-- ATTIVITÀ 1 --
Riporta fedelmente la parte del brano sulle Chiese in Ucraina che inizia con "Nella sala San" e termina con "filo-russa di Onufrio.".
-- ATTIVITÀ 2 --
Secondo il brano sulle Chiese in Ucraina, in quale sala del Cremlino è stato firmato l'atto di ammissione dei territori del Donbass alla Federazione Russa?
-- ATTIVITÀ 3 --
Completa il brano sulle Chiese in Ucraina dopo l'annessione del Donbass, proseguendo dall'ultima frase riportata.

-- BRANO SELEZIONATO --

-*-*-

L’annessione dei territori del Donbass alla Federazione Russa dopo un referendum di nessuna affidabilità democratica (23-27 settembre) provoca l’allontanamento delle diocesi interessate dalla Chiesa ortodossa di Onufrio (filo-russa), la crescita del sospetto delle altre Chiese (ortodosse e cattoliche) nei confronti di quest’ultima e l’irritazione del potere politico ucraino che si avvia a una legislazione restrittiva e forse punitiva. Si riapre l’interrogativo su quale sarà il panorama delle Chiese nel paese all’indomani della guerra.
Nella sala San Giorgio del Cremlino il 30 settembre il presidente della Federazione Russa e i rappresentanti delle aree del Donbass (Donetsk, Luhansk, Zaporozhye e Kherson) hanno firmato l’atto di ammissione di quei territori alla Federazione. Fra le centinaia dei presenti vi erano i rappresentanti del patriarcato di Mosca, ma anche tre esponenti locali della Chiesa ortodossa ucraina filo-russa di Onufrio.
Essa ha immediatamente riaffermato il suo sostegno «completo e incondizionato» alla sovranità e integrità dello stato: «I gesti di alcuni membri del clero che non si adeguano all’indirizzo ufficiale della Chiesa esprimono la loro scelta politica personale di cui portano ogni responsabilità in quanto cittadini ucraini».

-*-*-

-- MATERIALE FORNITO --
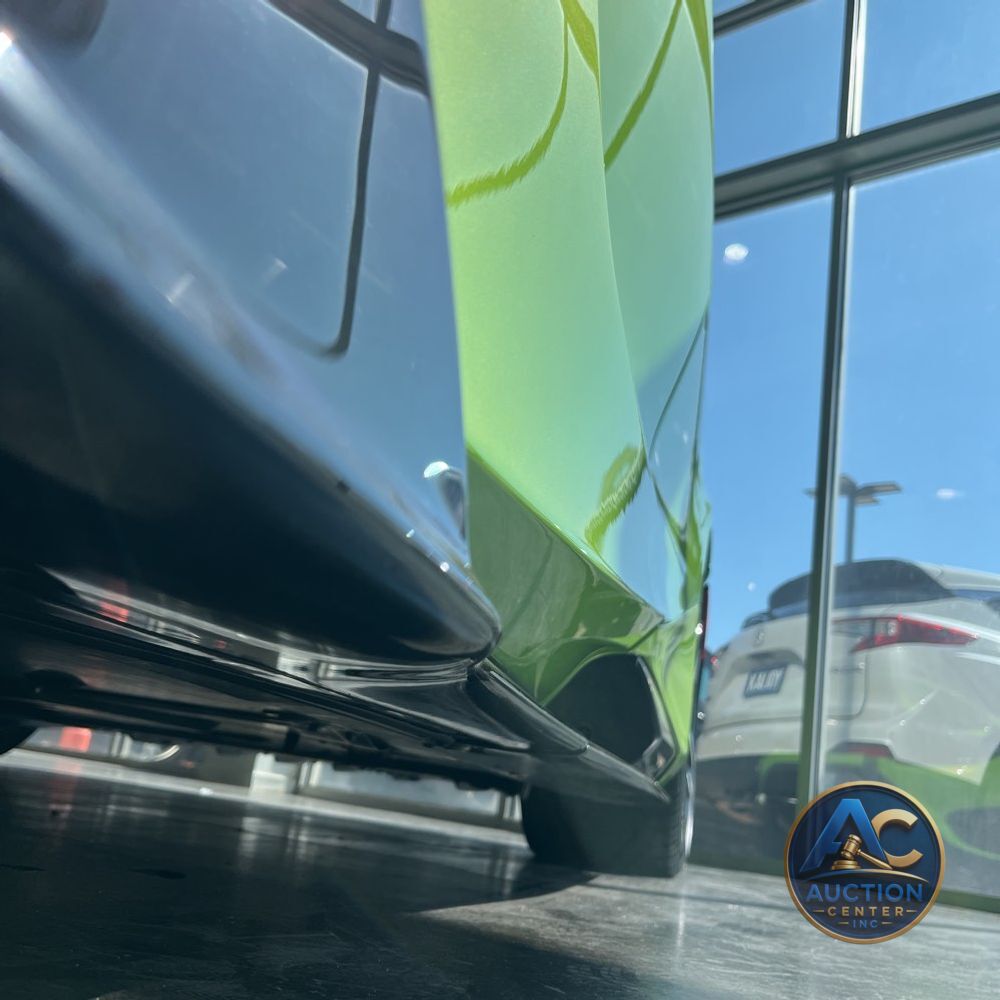2022 Mclaren 765LT Spider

-*-*-

-- RISULTATO 1 --
Nella sala San Giorgio del Cremlino il 30 settembre il presidente della Federazione Russa e i rappresentanti delle aree del Donbass (Donetsk, Luhansk, Zaporozhye e Kherson) hanno firmato l’atto di ammissione di quei territori alla Federazione. Fra le centinaia dei presenti vi erano i rappresentanti del patriarcato di Mosca, ma anche tre esponenti locali della Chiesa ortodossa ucraina filo-russa di Onufrio.

-- RISULTATO 2 --
Nella sala San Giorgio.

-- RISULTATO 3 --
Molto dura la reazione del governo. Il consigliere del presidente Zelensky, Mikail Podolyak, ha detto che i cittadini ucraini presenti al Cremlino sono da considerarsi collaborazionisti con l’esercito invasore e quindi vanno perseguiti e incarcerati. E «questo vale anche per i rappresentanti della Chiesa ortodossa ucraina» filo-russa. Il parlamento ucraino è sollecitato a chiarire per legge la configurazione delle Chiese dopo la guerra.
Donbass territorio canonico russo
Il consiglio pan-ucraino delle Chiese e delle fedi, organo che rappresenta 15 Chiese e gruppi religiosi e cioè il 95% dei credenti del paese, si era espresso in termini netti contro l’organizzazione dei referendum. Essi violano i diritti dei cittadini, umiliano le persone e non hanno alcun riconoscimento internazionale. Lo stato russo deve rinunciare al «piano criminale di annessione».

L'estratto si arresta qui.